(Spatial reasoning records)
--------------------------------

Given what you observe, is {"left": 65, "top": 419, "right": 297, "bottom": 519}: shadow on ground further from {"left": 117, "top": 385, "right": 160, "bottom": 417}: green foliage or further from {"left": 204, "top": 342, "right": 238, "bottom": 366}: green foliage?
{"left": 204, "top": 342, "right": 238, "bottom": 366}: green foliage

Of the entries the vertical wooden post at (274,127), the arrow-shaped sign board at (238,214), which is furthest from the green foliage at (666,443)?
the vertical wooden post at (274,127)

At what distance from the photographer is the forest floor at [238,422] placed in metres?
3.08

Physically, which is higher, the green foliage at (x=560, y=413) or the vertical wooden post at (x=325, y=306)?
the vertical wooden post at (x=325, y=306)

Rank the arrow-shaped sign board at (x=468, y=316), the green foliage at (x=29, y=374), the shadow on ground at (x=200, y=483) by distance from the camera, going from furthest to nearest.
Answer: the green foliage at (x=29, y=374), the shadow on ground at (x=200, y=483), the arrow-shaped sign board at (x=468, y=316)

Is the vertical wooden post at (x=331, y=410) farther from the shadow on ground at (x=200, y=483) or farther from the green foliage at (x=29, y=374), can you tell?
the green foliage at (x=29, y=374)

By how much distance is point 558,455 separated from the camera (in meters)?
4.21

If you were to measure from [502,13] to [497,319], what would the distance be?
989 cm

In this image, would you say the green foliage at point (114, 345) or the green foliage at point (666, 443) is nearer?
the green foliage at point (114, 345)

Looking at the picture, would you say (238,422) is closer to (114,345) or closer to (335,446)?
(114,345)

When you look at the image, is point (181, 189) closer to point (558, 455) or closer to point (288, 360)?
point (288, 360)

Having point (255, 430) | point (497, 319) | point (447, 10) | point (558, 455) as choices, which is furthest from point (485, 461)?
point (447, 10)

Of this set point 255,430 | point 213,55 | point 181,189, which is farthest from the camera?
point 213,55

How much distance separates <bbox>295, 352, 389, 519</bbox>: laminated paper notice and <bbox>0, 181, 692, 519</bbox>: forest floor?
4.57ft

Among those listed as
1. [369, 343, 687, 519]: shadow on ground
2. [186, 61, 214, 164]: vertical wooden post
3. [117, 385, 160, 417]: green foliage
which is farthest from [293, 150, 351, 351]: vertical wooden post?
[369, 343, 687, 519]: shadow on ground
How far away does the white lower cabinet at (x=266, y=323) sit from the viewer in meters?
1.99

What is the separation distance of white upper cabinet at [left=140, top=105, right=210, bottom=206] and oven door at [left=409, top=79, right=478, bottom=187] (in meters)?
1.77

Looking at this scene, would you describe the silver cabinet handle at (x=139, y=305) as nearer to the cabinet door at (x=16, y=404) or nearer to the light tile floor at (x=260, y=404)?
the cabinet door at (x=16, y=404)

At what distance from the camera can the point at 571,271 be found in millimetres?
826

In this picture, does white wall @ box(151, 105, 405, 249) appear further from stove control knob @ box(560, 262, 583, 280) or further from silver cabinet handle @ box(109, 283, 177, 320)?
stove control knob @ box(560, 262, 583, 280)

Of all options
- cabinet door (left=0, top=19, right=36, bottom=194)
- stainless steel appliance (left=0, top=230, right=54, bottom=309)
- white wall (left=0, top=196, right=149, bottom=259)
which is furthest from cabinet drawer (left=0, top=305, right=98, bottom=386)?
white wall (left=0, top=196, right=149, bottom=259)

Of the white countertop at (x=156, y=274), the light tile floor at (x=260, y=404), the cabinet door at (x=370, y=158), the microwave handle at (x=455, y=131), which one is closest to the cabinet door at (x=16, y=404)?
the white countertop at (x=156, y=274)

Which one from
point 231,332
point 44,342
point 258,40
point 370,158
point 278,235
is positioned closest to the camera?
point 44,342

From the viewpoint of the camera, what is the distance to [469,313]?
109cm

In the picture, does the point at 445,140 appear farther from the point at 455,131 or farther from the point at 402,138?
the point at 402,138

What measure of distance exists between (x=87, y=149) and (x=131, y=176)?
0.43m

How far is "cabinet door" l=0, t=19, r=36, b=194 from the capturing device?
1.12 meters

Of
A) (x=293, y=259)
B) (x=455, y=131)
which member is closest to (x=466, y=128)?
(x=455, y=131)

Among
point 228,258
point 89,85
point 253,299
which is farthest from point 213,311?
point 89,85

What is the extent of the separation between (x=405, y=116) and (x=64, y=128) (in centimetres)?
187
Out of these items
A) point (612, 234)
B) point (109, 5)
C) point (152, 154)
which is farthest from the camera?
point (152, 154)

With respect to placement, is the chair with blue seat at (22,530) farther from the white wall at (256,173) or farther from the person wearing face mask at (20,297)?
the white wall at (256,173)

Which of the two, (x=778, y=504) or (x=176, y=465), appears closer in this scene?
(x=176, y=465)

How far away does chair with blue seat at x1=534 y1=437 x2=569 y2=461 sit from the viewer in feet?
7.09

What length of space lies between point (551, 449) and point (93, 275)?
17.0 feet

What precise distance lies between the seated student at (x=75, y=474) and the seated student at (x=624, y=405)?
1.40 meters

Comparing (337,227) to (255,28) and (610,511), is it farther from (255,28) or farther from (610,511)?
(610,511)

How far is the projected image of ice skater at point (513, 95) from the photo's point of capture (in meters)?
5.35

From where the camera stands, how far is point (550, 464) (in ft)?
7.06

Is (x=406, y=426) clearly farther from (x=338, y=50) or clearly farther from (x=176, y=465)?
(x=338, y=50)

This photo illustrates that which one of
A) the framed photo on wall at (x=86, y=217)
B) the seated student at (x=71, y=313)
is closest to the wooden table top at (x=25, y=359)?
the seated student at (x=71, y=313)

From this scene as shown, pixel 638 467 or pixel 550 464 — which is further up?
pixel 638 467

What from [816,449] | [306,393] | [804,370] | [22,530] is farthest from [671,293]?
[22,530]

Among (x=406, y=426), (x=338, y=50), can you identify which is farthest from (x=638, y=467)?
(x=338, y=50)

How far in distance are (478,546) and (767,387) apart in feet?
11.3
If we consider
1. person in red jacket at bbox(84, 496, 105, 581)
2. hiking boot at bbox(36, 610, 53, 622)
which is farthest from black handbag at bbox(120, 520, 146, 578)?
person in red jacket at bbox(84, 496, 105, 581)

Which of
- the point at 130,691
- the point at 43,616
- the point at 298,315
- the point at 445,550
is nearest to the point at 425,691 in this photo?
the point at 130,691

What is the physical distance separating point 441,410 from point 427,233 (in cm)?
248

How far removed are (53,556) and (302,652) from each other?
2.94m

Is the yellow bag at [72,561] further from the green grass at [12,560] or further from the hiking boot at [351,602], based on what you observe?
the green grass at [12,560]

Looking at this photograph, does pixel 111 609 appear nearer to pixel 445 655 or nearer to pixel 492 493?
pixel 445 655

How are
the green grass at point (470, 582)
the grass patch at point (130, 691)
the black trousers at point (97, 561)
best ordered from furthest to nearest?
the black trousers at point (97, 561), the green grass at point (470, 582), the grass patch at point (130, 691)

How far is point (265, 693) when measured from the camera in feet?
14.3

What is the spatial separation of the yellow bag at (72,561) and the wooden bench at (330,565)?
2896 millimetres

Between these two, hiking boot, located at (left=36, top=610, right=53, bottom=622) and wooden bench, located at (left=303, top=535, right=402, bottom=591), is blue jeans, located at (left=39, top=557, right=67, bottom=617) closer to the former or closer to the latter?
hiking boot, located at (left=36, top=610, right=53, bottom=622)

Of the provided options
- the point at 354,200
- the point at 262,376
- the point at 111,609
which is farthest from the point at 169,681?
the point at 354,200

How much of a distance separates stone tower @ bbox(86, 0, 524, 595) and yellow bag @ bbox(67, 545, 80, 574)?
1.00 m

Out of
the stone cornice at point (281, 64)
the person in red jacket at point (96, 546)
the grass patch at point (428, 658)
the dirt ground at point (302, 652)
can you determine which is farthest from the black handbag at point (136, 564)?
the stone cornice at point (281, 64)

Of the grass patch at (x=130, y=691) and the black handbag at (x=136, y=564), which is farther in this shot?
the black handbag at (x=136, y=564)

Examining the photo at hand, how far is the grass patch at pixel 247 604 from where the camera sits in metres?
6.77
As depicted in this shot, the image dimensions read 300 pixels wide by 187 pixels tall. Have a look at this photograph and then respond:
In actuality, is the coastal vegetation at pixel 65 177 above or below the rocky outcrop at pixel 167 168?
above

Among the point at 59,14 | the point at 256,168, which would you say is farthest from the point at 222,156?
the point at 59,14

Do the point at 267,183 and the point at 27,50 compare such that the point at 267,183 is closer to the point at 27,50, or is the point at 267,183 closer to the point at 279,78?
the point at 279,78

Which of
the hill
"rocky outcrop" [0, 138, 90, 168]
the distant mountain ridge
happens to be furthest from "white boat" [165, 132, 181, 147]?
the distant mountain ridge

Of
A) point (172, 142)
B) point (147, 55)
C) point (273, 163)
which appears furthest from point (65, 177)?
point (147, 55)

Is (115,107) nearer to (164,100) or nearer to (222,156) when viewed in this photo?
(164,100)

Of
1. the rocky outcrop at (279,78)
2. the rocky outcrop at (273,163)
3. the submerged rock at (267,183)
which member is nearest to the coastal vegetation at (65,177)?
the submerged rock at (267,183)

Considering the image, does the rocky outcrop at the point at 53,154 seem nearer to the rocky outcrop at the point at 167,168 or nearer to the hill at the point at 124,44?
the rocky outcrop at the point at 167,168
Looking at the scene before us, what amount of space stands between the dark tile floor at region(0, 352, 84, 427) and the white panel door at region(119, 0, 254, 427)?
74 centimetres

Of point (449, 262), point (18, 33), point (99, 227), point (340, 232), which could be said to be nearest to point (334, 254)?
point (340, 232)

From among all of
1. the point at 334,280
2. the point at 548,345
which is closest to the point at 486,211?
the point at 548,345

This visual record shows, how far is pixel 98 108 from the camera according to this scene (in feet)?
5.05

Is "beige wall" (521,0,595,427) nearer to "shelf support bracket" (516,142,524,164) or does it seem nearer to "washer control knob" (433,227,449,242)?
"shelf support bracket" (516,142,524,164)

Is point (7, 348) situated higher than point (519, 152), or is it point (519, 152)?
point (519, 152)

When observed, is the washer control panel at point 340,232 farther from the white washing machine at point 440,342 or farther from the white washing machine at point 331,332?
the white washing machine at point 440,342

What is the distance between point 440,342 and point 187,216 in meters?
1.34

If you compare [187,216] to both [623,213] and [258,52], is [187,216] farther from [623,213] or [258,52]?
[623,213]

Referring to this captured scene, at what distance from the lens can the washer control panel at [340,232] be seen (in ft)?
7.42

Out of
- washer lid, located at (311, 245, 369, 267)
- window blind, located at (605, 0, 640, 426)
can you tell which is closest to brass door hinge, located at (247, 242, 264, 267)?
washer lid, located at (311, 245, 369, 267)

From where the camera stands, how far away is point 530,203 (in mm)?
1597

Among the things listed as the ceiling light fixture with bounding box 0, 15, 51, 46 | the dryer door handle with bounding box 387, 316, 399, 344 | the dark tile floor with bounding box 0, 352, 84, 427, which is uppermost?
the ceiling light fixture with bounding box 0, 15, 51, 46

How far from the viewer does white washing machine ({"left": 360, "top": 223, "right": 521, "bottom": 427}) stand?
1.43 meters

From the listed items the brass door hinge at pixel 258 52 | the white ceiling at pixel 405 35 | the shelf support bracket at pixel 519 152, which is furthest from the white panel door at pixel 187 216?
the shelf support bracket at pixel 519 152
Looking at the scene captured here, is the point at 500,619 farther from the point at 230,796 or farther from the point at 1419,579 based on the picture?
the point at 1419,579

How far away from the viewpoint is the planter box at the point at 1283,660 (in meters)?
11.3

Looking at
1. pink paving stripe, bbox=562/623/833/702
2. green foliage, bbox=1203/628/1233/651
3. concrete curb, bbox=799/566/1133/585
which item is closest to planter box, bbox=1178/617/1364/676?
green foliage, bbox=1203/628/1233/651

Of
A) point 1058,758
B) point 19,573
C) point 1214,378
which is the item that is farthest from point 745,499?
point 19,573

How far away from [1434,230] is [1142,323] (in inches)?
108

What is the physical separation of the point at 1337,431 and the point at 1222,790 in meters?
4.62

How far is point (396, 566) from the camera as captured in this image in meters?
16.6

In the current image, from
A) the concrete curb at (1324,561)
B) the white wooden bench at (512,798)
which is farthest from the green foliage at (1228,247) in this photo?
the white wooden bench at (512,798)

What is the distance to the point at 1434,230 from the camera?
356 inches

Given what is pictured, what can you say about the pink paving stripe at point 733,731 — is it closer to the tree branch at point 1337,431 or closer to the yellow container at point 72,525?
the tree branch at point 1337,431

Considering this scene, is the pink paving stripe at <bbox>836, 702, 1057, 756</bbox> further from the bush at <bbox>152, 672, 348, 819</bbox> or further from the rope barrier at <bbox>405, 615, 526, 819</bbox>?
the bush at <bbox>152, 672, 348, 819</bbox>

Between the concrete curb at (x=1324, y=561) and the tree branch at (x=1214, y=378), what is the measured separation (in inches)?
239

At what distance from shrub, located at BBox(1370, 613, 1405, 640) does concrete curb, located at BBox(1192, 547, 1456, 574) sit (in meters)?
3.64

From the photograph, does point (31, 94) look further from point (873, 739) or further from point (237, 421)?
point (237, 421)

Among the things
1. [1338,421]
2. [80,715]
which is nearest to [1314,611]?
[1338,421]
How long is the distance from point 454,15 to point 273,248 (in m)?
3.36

--------------------------------

_What to produce_
Using the material above, extract the line that contains "In the current image, from" and every line after it, exactly as given; stop at the last line.

_Finished task_
In the current image, from
A) the concrete curb at (1324,561)
B) the white wooden bench at (512,798)
which is farthest from the green foliage at (1228,247) in this photo?
the white wooden bench at (512,798)

What is the distance to the point at 1434,230 from the camera?
356 inches

Given what is pictured, what can you say about the pink paving stripe at point 733,731 — is it closer to the tree branch at point 1337,431 or closer to the yellow container at point 72,525?
the tree branch at point 1337,431

Considering this scene, is the pink paving stripe at <bbox>836, 702, 1057, 756</bbox> further from the bush at <bbox>152, 672, 348, 819</bbox> or further from the rope barrier at <bbox>405, 615, 526, 819</bbox>?
the bush at <bbox>152, 672, 348, 819</bbox>

Between the concrete curb at (x=1324, y=561) and the tree branch at (x=1214, y=378), what is the measured separation (in inches)?
239

At what distance from shrub, located at BBox(1370, 613, 1405, 640) does concrete curb, located at BBox(1192, 547, 1456, 574) sit (in meters)?
3.64

From the photograph, does point (31, 94) look further from point (873, 739) or further from point (237, 421)?
point (237, 421)

Among the things
1. [1338,421]
2. [80,715]
which is nearest to [1314,611]?
[1338,421]
How long is the distance from point 454,15 to point 273,248 (in m)?
3.36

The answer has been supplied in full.